An Introduction to Terraform Using AWS

Introduction to Terraform

Terraform is a provisioning declarative tool that is based on infrastructure as a code paradigm. It uses its own syntax – HCL (Hashicorp Configuration Language). It is written in golang. It helps to evolve you infrastructure, safely and predictably. Terraform is Open source and backed by Hashicorp company and Hashicorp Tao (guide/principles/design).

Infrastructure-as-Code

Infrastructure-as-Code (IaC) is a practice that has become mainstream with the growing popularity of public cloud providers, such as AWS, Google, and Microsoft.

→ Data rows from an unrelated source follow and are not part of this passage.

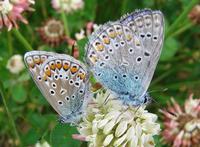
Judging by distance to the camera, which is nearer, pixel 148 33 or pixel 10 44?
pixel 148 33

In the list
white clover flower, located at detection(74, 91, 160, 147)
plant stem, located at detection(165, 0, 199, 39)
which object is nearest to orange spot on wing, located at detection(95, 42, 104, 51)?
white clover flower, located at detection(74, 91, 160, 147)

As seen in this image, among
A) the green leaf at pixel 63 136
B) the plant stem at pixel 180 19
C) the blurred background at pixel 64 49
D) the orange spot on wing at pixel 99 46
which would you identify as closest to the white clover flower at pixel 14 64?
the blurred background at pixel 64 49

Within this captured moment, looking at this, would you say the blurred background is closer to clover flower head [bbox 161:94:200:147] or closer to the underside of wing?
clover flower head [bbox 161:94:200:147]

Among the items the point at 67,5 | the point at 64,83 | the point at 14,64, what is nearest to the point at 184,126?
the point at 64,83

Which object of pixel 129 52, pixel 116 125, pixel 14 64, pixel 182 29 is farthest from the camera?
pixel 182 29

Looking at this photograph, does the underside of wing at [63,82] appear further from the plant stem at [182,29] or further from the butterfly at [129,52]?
the plant stem at [182,29]

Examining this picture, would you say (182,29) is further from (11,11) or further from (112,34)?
(112,34)
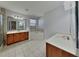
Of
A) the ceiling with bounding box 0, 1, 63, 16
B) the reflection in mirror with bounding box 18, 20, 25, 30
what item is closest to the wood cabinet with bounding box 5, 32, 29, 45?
the reflection in mirror with bounding box 18, 20, 25, 30

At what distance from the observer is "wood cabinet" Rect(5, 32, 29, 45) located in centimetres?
570

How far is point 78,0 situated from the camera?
1.15 m

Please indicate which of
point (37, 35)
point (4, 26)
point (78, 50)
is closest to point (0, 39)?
point (4, 26)

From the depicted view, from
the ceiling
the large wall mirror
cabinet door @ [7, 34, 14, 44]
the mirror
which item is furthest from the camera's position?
the mirror

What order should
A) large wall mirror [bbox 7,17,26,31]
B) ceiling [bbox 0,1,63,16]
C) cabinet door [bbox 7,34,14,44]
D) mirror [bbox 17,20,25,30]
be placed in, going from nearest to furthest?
ceiling [bbox 0,1,63,16], cabinet door [bbox 7,34,14,44], large wall mirror [bbox 7,17,26,31], mirror [bbox 17,20,25,30]

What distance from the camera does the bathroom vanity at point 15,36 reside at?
223 inches

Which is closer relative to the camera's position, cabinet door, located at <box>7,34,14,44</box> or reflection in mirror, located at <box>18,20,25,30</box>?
cabinet door, located at <box>7,34,14,44</box>

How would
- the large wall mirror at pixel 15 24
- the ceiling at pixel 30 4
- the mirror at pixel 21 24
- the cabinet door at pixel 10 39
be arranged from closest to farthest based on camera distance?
1. the ceiling at pixel 30 4
2. the cabinet door at pixel 10 39
3. the large wall mirror at pixel 15 24
4. the mirror at pixel 21 24

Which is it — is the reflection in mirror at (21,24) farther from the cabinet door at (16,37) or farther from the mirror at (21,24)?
the cabinet door at (16,37)

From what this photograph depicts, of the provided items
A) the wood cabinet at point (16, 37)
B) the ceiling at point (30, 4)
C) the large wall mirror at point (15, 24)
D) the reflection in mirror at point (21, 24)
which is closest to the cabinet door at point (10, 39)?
the wood cabinet at point (16, 37)

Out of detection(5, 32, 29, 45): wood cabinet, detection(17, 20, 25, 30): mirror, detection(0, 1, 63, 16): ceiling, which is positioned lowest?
detection(5, 32, 29, 45): wood cabinet

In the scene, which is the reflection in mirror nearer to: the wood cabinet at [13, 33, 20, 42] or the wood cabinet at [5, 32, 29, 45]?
the wood cabinet at [5, 32, 29, 45]

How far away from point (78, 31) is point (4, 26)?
481 cm

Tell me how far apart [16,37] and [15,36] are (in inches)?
6.3
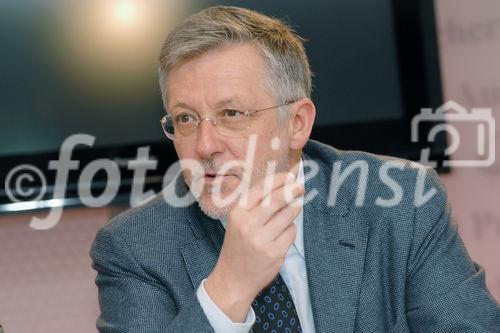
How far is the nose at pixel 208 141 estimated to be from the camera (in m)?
1.78

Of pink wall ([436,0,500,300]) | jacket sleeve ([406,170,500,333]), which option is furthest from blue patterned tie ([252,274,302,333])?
pink wall ([436,0,500,300])

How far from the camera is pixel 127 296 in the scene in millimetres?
1872

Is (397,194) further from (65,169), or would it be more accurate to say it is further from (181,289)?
(65,169)

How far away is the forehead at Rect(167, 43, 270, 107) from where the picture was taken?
182 cm

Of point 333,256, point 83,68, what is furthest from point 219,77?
point 83,68

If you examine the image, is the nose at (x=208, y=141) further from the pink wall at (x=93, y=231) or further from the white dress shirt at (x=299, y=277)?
the pink wall at (x=93, y=231)

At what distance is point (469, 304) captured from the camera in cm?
185

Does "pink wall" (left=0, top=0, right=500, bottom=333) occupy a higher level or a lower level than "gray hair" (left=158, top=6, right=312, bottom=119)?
lower

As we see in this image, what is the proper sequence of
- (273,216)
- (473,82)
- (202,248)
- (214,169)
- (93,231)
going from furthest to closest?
(473,82) < (93,231) < (202,248) < (214,169) < (273,216)

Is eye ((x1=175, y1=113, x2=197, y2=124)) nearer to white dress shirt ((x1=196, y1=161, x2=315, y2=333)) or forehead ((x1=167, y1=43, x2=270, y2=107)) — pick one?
forehead ((x1=167, y1=43, x2=270, y2=107))

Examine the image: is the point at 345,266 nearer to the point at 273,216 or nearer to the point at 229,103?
the point at 273,216

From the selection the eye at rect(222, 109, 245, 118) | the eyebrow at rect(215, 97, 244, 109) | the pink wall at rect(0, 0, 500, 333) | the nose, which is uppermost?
the eyebrow at rect(215, 97, 244, 109)

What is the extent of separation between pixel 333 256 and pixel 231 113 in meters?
0.35

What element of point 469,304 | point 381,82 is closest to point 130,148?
point 381,82
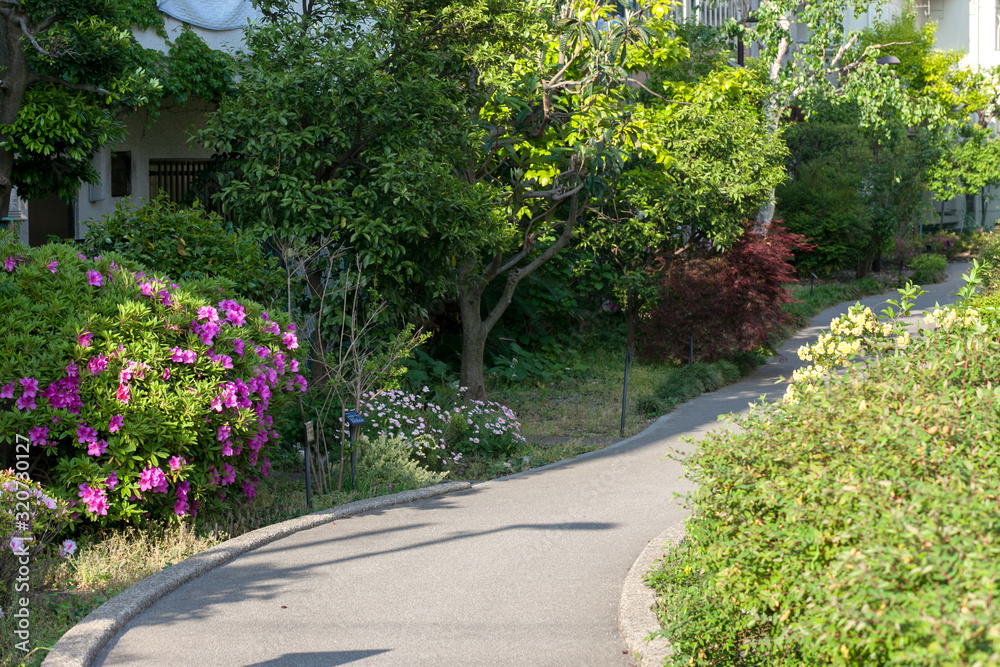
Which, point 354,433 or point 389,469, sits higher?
point 354,433

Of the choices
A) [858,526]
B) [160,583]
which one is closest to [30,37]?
[160,583]

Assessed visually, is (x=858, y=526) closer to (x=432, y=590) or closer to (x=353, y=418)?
(x=432, y=590)

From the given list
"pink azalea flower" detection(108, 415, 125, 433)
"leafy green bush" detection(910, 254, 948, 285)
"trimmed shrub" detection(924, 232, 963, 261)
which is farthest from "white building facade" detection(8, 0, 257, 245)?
"trimmed shrub" detection(924, 232, 963, 261)

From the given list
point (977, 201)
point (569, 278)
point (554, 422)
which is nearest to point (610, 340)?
point (569, 278)

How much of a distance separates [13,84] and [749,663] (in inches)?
366

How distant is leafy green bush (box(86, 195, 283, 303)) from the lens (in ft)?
28.5

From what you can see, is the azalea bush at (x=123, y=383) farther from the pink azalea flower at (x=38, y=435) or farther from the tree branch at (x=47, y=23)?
the tree branch at (x=47, y=23)

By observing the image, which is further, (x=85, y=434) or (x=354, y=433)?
(x=354, y=433)

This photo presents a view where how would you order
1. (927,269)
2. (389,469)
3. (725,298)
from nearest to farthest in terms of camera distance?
1. (389,469)
2. (725,298)
3. (927,269)

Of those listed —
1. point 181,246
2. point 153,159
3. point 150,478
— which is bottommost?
point 150,478

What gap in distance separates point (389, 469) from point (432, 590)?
3.00 m

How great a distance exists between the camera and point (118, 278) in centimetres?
720

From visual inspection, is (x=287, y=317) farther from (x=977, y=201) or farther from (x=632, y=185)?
(x=977, y=201)

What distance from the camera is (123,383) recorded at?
21.8 ft
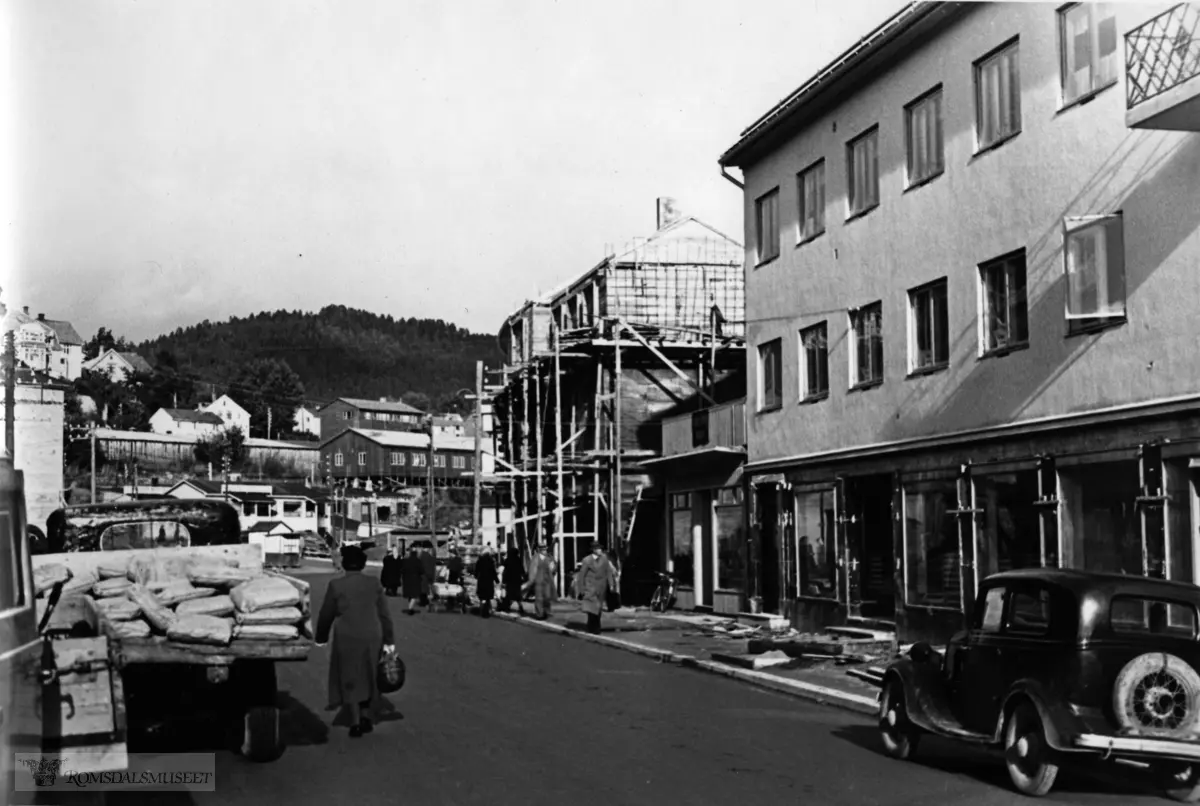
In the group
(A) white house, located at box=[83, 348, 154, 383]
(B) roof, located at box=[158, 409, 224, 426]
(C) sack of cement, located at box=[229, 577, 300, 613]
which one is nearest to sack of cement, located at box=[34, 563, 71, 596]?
(C) sack of cement, located at box=[229, 577, 300, 613]

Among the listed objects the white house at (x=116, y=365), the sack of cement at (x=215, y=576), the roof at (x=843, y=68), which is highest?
the white house at (x=116, y=365)

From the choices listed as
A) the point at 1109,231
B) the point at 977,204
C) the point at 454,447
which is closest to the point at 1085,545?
the point at 1109,231

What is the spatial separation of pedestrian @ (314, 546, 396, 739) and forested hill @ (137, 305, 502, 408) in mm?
158138

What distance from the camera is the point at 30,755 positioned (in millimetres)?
6195

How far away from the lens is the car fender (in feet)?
30.0

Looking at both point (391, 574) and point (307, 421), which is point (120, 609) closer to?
point (391, 574)

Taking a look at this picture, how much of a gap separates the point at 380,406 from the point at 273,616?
5896 inches

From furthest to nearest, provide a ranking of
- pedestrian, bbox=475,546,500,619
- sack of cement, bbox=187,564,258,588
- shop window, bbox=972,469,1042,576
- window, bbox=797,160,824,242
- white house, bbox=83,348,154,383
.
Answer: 1. white house, bbox=83,348,154,383
2. pedestrian, bbox=475,546,500,619
3. window, bbox=797,160,824,242
4. shop window, bbox=972,469,1042,576
5. sack of cement, bbox=187,564,258,588

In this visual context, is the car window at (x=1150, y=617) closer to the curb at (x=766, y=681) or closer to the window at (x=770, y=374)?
the curb at (x=766, y=681)

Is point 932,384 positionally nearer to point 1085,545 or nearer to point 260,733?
point 1085,545

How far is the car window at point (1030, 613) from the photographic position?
9.95 meters

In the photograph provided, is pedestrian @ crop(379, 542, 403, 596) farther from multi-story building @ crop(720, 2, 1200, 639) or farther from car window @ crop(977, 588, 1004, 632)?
car window @ crop(977, 588, 1004, 632)

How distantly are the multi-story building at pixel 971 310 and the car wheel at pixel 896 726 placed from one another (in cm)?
550

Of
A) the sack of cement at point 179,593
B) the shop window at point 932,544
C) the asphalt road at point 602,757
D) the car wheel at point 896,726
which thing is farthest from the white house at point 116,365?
the car wheel at point 896,726
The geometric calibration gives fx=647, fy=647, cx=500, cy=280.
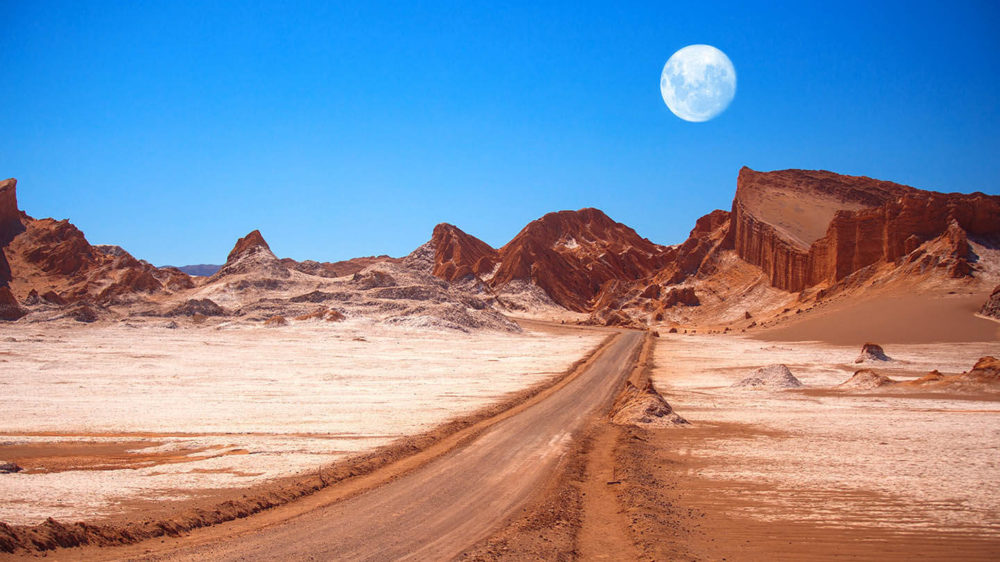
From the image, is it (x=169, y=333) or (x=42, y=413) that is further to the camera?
(x=169, y=333)

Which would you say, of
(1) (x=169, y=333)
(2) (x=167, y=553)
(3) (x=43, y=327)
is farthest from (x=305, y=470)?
(3) (x=43, y=327)

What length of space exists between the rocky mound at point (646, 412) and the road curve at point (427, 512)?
7.91ft

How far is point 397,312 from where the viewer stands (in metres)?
73.4

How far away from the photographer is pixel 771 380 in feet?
91.1

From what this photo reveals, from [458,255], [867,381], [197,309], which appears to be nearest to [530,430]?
[867,381]

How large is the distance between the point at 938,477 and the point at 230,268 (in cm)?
9762

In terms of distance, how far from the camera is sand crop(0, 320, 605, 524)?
1215cm

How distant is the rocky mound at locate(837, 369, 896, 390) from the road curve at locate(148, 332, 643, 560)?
14309 millimetres

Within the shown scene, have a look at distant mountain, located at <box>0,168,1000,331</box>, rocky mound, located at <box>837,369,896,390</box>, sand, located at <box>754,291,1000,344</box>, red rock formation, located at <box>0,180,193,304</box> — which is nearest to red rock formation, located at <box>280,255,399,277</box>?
distant mountain, located at <box>0,168,1000,331</box>

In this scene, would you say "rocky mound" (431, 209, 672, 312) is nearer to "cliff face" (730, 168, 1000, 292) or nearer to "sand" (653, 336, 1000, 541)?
"cliff face" (730, 168, 1000, 292)

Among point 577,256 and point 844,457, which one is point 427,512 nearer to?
point 844,457

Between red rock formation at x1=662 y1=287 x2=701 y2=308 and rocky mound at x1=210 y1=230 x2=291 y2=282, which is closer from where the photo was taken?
red rock formation at x1=662 y1=287 x2=701 y2=308

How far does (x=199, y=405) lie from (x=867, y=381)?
82.1ft

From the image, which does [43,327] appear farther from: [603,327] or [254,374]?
[603,327]
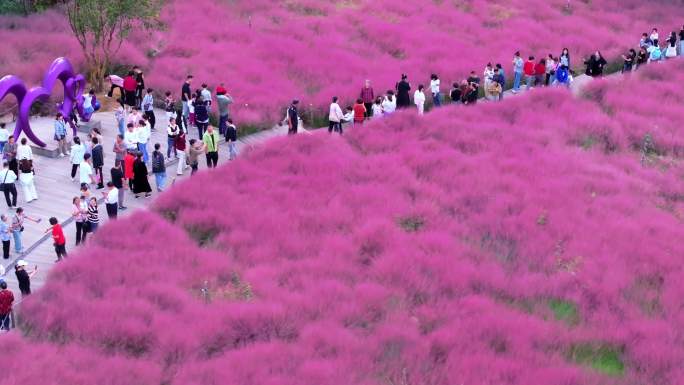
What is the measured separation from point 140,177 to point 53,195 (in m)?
2.40

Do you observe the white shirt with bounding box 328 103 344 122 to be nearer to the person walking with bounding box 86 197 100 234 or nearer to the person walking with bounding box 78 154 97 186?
the person walking with bounding box 78 154 97 186

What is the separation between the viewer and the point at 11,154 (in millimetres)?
21422

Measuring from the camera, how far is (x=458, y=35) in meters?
39.7

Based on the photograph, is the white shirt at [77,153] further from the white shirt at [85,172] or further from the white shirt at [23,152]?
the white shirt at [23,152]

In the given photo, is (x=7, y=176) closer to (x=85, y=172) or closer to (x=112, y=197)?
(x=85, y=172)

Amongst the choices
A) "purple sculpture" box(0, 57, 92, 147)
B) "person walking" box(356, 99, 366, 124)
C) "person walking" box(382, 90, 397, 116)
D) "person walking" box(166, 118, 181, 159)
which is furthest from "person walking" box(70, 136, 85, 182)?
"person walking" box(382, 90, 397, 116)

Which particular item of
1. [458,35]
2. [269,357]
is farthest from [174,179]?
[458,35]

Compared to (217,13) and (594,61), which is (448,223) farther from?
(217,13)

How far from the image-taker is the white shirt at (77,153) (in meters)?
21.7

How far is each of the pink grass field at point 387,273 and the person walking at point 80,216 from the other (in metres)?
0.66

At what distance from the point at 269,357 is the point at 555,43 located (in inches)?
1132

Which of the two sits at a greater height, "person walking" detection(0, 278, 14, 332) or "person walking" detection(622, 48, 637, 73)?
"person walking" detection(622, 48, 637, 73)

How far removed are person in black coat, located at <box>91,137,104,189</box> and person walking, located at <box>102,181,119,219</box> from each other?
6.38 ft

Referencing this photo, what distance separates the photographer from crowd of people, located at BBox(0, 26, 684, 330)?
18656 mm
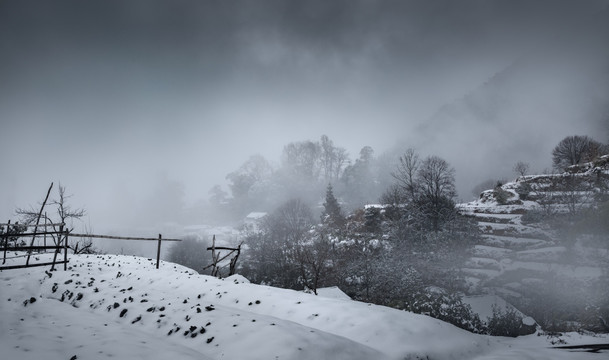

In a nutshell, it consists of managing a set of resources (computing, network, storage, etc.) using the same approach developers use to manage application code.

Terraform main commands:

1. terraform init
2. terraform fmt
3. terraform validate
4. terraform plan
5. terraform apply
6. terraform destroy

Terraform Provider

• A provider is responsible for understanding api interactions and exposing resources. Most providers configure a specific infrastructure platform (either cloud or self-hosted). Providers can also offer local utilities for tasks like generating random numbers for unique resource names.
• Some eg : azure ,aws, google cloud alibaba cloud , oracle public cloud etc.

terraform.tfvars

provider.tf

variable.tf

Provisioner

Provisioners can be used to model specific actions on the local machine or on a remote machine in order to prepare servers or other infrastructure objects for service.

Resources in Terraform

• Resources are the most important element in the Terraform language. Each resource block describes one or more infrastructure objects, such as virtual networks, compute instances, or higher-level components such as DNS records.
• Some examples of resources:

1. VPC
2. Subnet
3. Internet gateway
4. Route table
5. Security groups
6. Key pair
7. Instance
8. S3
9. NAT
10. NACL

VPC

It provides vpc resource.

 

 

Subnet

It provides vpc subnet resource.

Internet Gateway

Provides a resource to create a VPC Internet Gateway.

Route Table, Route Table Association

Provides a resource to create a VPC routing table.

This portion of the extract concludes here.